For starters, the Garminfone is available for $449.99 at full price or $199.99 with 2-year contract (after a $50 mail in rebate). This places the Garminfone as the highest priced Android phone on T-Mobile, even above the new myTouch 3G Slide. However, it does come with a car mount kit, which includes a car charger, cradle, and dash mount.
Unfortunately, the Garminfone ships with last year’s Android 1.6 firmware. No announcements have been made about an Android 2.x upgrade and I would not hold my breath on one. I fully expect this phone will remain on Android 1.6, but I would love to be proven wrong.
The specs of the Garminfone are pretty standard for a mid-range Android phone. Powering the device is the 600 MHz Qualcomm MSM7227 (ARM11) paired with a 3.5 inch HVGA display, and 3 megapixel camera.
The major advantage of the Garminfone software is its on-board North American maps. This allows users to get directions anytime, whether in or out of cell phone coverage. The Garminfone also uses multiple overlapping positioning technologies (four different satellite signals) to ensure customers have one of the best location and navigation experiences a smartphone can offer. Other unique features include the Garmin Voice Studio app which allows users to record custom voice directions to share with family and friends.
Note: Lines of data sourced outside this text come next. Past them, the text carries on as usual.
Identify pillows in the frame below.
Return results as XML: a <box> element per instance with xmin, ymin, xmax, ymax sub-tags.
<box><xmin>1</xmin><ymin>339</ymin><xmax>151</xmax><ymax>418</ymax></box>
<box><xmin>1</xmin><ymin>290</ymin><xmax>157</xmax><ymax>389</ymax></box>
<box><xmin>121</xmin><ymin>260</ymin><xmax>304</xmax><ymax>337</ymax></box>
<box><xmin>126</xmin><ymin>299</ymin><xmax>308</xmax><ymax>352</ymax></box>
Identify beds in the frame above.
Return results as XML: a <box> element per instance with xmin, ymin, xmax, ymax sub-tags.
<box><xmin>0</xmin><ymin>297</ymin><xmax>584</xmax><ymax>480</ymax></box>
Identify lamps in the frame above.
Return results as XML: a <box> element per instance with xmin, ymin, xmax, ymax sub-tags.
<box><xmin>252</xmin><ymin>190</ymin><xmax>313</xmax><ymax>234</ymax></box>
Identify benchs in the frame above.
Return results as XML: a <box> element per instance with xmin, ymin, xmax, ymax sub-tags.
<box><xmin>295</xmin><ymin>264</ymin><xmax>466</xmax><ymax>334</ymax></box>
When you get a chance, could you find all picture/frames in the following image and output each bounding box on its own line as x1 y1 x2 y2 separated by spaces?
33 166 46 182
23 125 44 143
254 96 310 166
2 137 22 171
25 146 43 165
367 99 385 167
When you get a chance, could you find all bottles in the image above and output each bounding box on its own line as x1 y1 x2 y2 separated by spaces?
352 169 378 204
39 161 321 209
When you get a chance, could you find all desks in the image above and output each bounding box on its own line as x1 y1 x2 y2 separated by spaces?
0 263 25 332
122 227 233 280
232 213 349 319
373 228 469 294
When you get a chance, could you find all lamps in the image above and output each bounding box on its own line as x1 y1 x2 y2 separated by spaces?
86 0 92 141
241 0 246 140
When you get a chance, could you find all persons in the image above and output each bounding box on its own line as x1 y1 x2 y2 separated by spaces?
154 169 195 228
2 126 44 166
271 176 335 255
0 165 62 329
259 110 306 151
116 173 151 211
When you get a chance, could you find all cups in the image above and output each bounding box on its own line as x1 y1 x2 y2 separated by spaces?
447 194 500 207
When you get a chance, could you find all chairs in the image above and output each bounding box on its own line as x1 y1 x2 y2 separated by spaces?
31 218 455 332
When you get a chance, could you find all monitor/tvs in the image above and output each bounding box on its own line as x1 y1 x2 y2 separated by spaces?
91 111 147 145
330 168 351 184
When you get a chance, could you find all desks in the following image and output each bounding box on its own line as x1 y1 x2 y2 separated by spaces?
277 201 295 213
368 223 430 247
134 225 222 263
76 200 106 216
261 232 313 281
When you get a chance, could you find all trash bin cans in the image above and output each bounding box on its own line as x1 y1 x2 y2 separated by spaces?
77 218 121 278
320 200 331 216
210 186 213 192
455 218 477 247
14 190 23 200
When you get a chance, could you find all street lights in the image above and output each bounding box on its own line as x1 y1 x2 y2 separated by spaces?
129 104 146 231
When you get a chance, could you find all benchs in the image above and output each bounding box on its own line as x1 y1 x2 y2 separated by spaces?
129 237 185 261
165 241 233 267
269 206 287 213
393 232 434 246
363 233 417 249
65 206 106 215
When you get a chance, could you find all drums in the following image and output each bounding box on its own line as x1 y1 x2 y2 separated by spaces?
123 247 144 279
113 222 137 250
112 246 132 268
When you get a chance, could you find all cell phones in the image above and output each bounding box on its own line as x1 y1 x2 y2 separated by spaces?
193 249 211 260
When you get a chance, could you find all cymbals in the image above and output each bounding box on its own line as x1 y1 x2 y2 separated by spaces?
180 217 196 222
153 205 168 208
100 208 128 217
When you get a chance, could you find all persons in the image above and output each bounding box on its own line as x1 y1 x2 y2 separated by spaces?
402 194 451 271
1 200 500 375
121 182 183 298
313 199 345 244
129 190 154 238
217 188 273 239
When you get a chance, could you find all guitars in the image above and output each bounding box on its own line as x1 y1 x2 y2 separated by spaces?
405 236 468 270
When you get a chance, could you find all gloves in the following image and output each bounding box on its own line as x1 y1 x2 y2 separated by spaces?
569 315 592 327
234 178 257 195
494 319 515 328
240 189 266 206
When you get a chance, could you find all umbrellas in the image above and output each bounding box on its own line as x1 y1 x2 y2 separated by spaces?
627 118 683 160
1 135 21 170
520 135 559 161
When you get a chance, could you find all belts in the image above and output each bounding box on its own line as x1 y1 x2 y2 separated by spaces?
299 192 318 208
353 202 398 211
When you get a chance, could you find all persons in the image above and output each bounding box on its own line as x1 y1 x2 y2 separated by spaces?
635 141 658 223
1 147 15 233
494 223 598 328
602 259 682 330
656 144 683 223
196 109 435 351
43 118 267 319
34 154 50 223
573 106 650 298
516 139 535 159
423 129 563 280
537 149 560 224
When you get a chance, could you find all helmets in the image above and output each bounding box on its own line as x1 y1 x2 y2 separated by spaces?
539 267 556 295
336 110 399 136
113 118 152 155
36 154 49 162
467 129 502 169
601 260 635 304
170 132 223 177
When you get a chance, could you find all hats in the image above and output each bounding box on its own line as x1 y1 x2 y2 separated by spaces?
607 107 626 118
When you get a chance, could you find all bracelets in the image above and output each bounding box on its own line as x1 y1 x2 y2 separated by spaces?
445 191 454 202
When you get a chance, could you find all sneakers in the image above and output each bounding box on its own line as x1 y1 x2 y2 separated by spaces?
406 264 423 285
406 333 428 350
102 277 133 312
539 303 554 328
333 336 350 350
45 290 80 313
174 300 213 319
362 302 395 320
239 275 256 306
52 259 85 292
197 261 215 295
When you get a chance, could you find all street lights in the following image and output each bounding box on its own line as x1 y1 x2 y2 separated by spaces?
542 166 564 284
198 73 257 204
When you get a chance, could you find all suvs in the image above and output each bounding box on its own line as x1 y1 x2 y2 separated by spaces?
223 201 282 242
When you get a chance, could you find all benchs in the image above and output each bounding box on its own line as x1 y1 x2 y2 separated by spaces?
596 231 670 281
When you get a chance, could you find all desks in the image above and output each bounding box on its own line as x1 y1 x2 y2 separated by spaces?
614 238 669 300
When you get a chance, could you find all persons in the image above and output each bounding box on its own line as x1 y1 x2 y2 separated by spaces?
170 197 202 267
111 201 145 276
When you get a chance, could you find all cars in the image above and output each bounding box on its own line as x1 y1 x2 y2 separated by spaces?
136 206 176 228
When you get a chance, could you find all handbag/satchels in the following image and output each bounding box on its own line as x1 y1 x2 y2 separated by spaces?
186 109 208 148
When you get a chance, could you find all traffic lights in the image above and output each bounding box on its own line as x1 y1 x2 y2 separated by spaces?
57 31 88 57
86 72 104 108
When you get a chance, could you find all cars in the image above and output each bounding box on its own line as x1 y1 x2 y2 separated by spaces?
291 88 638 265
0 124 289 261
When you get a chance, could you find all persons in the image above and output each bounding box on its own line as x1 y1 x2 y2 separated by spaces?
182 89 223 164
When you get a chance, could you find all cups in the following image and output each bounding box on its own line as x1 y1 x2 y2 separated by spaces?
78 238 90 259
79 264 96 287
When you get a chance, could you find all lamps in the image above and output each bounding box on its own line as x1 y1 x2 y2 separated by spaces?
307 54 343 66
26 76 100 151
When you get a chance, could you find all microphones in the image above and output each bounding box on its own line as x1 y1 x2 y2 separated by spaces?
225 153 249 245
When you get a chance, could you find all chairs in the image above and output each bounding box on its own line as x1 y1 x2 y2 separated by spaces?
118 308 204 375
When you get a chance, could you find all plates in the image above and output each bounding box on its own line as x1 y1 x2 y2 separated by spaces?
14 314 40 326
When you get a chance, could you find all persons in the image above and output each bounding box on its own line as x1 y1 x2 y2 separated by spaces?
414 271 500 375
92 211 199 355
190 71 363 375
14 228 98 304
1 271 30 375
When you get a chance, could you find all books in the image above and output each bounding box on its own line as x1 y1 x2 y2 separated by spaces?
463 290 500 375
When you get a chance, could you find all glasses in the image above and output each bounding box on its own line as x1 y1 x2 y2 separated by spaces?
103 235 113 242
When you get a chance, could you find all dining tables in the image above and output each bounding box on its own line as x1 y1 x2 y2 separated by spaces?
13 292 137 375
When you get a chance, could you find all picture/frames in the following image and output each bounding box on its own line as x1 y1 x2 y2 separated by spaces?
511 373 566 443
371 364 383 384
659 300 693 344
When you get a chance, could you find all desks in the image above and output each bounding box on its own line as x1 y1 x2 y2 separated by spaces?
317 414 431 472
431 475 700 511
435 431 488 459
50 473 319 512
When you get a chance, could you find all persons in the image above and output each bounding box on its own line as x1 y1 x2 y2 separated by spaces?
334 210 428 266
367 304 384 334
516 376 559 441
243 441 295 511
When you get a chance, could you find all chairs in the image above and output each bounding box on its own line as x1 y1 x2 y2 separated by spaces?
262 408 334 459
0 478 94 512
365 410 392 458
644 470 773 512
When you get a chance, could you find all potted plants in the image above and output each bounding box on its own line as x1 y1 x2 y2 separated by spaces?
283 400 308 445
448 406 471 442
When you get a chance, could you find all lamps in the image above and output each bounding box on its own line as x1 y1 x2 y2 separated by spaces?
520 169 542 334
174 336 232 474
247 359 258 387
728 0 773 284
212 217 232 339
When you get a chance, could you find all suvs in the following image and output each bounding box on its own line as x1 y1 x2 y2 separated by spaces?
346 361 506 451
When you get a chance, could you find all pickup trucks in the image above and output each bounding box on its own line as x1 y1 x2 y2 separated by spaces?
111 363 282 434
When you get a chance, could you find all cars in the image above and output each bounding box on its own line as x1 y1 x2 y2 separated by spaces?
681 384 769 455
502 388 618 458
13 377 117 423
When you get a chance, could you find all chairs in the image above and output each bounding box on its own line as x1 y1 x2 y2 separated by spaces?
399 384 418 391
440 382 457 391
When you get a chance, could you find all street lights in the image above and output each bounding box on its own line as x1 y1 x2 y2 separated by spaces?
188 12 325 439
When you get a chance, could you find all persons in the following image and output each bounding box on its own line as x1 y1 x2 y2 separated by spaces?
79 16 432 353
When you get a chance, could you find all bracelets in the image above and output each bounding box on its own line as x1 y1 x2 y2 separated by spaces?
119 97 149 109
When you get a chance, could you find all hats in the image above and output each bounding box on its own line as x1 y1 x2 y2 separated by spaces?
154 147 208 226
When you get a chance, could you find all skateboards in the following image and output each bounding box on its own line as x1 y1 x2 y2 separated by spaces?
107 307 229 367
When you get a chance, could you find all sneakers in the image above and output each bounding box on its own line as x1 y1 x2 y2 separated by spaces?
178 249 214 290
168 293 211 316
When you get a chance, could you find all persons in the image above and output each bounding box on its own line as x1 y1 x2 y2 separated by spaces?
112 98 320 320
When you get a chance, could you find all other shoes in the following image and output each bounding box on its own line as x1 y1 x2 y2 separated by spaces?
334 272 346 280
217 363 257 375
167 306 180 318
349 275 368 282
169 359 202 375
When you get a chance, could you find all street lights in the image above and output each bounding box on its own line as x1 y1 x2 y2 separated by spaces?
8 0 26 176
I’ve never used the Garminfone, so there is no way I can recommend it. I’m quite happy with the free Google Maps Navigation and if I could only buy one Android phone from a T-Mobile store, it would be the new myTouch 3G Slide.
Is there anyone out there who wants this Android phone compared to the competition? Let me know if I’m missing the point. The GPS features are nice, but I would rather have a full fledged GPS device and not compromise my smartphone specs. On the other hand, T-Mobile has yet to offer a true high-end Android phone (1 GHz or above), so this is about as good as it gets.